Kidney Research – It’s Changing Lives
For young women and men living with kidney disease, the decision to start a family can be a difficult one. What are their risks if they do decide to have children, and when is the right time?
Made a reality thanks to you, Kidney Specialist Dr Shilpa Jesudason based at the Royal Adelaide Hospital (RAH) has set forth to answer these questions with the support of a RAH Research Fund Committee Grant.
“Kidney disease is often seen as a problem that affects older patients, and whilst it is, there is a significant portion of our patients who are young men and women,” Dr Jesudason said.
“For those people at this stage of life who are looking forward to big life decisions such as having children, living with kidney disease can leave them feeling overwhelmed. A lot of the work I am doing is trying to help these patients make these decisions, whether to have kids and when is the right time?”
Firstly, Dr Jesudason wanted to understand the experiences and emotions of women currently living with kidney disease and kidney failure, dialysis or a kidney transplant. With her research collaborators, she undertook a study interviewing patients from the RAH and St George Hospital in Sydney.
“I really wanted to find out from these women what their experiences around pregnancy have been and what we can do as clinicians to improve their experiences and make it better for others. Most of the women said they found issues around motherhood very confronting. There was a lot of grief when they couldn’t have children because of the risk to their health, and guilt from those who received a kidney from a donor who felt they were gambling with that very special gift.”
Touched by the responses of these women Dr Jesudason and her team published a paper ‘Perspectives on Pregnancy in Women with Chronic Kidney Disease: A Semistructured Interview Study’. Now, Dr Jesudason is developing an improved process of counselling, which she is now implementing in her monthly pregnancy counselling clinic.
“Whilst it’s important we tell women about the risks associated with having a baby when you have kidney disease, we have to do it in a way that doesn’t frighten and push them away from the clinical interaction. In this clinic I look after women with kidney disease who are already pregnant or who have developed kidney problems during their pregnancy.

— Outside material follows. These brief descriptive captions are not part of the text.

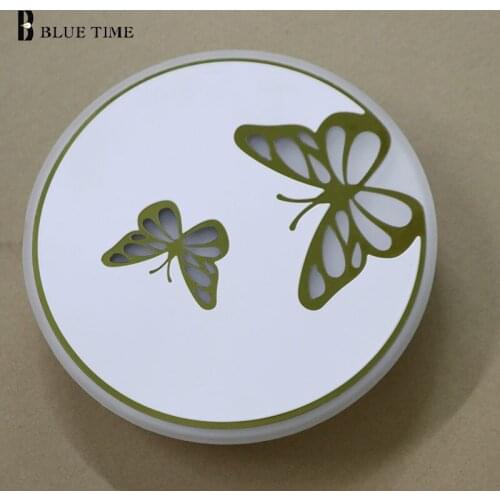 12W Modern Led Wall Lamp Decoration Sonce Wall Light Indoor Lighting For Living room Bedroom Bedside Light Black Wandlamp Lustre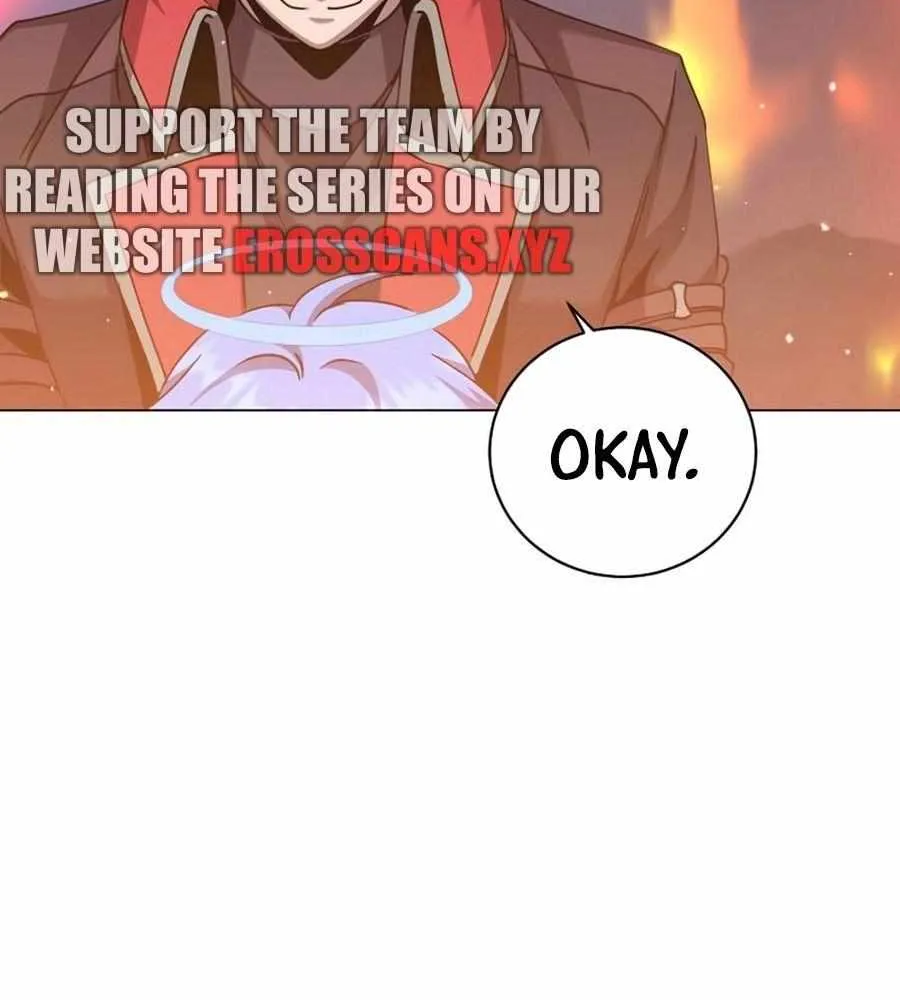 Read The Max Level Hero Has Returned! chapter 182 image 13 on Lezhin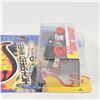 Image 6 : Team Hot Wheels HWTF Bone Shaker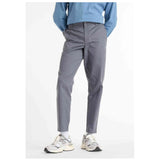 Pantalon Largo New Balance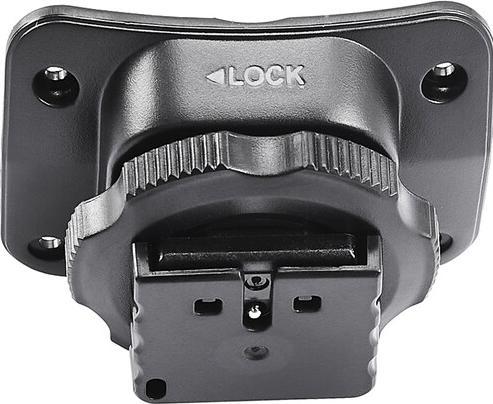 Immagine prodotto Godox Tt600-S (Attacco del flash, Sony)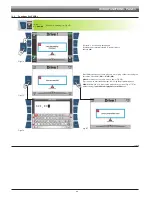 Preview for 80 page of ARAG 46742DX1 Installation, Use And Maintenance Manual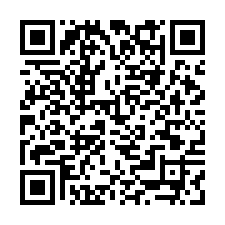 近林口工一產業專用區7000坪廠房出租[3000kw容量電力-QR CODE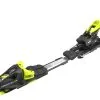 Skibindungen HEAD FREEFLEX EVO DEMO 14 GW - 2022/23 -Rossignol Verkäufe ger pl Skibindungen HEAD FREEFLEX EVO DEMO 14 GW 2022 23 5638 1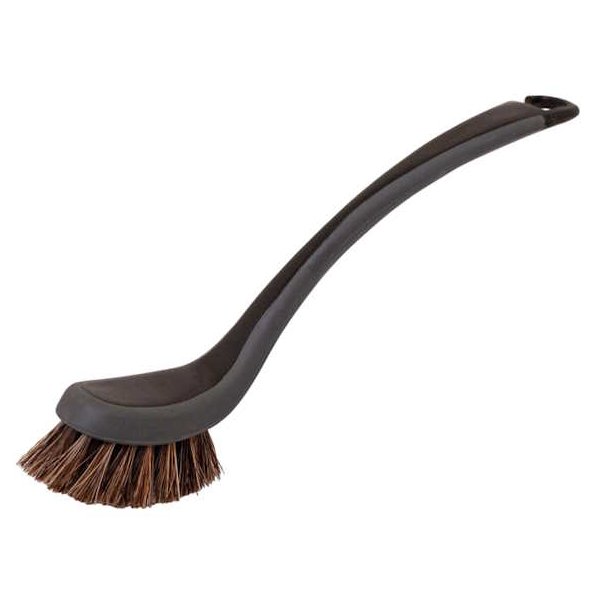 CC Hansen Opvaskebrste Med Naturhr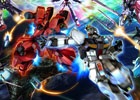 iOS/Android「ガンダムコンクエスト」新シーズン突入！新規カードも続々参戦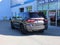 2019 Dodge Durango SXT AWD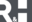 Robinson & Henry P.C. logo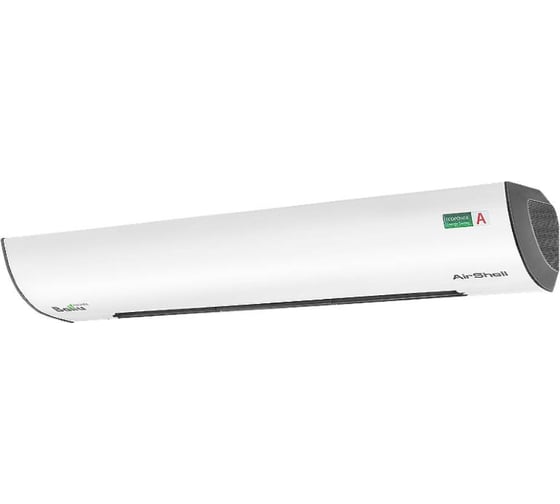 Тепловая завеса Ballu BHC-L09S03-ST НС-1136136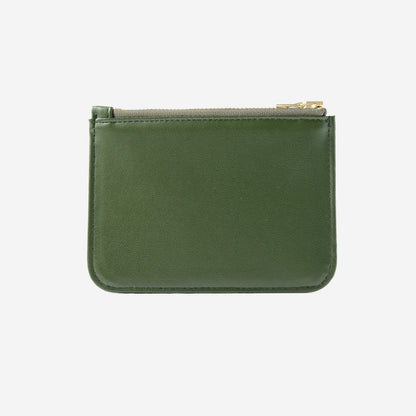 COIN CASE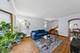5915 W Henderson, Chicago, IL 60634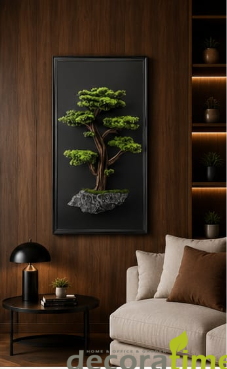 Bonsai Tablo DT-01 88*169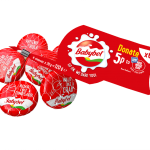 babybel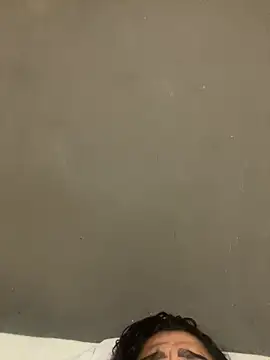 MorenaCariok online show from February 12, 2026, 1:33 pm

“A lot of the work I do is also talking with women who have kidney disease and want to get pregnant. We’ve now developed a strategy for talking about the risks, taking into account what they are going through, their perspectives and the things we learned from the interview study in order to navigate shared decision making.”
In addition, Dr Jesudason is preparing to launch a national study looking at kidney disease in pregnancy across 300 maternity hospitals in Australia.
“Nationwide, we are trying to find all women with significant kidney disease in pregnancy, those who need dialysis or who have had a kidney transplant in pregnancy. These are the highest risk patients that we want to identify and follow them and their babies through the pregnancy. This will help to develop a healthy policy around these particular cases deliver the best health care to these women.”
Pursuing these studies has given Dr Jesudason and Kidney Specialists like her the opportunity to provide patients with the best possible health care as they navigate through their journey.
“It’s a real privilege to be a part of these people’s lives and see them through really difficult and turbulent times. Funding from the kind and generous supporters through the RAH Research Fund is crucial to help develop new studies which can ultimately become the backbone of innovative, new research programs.”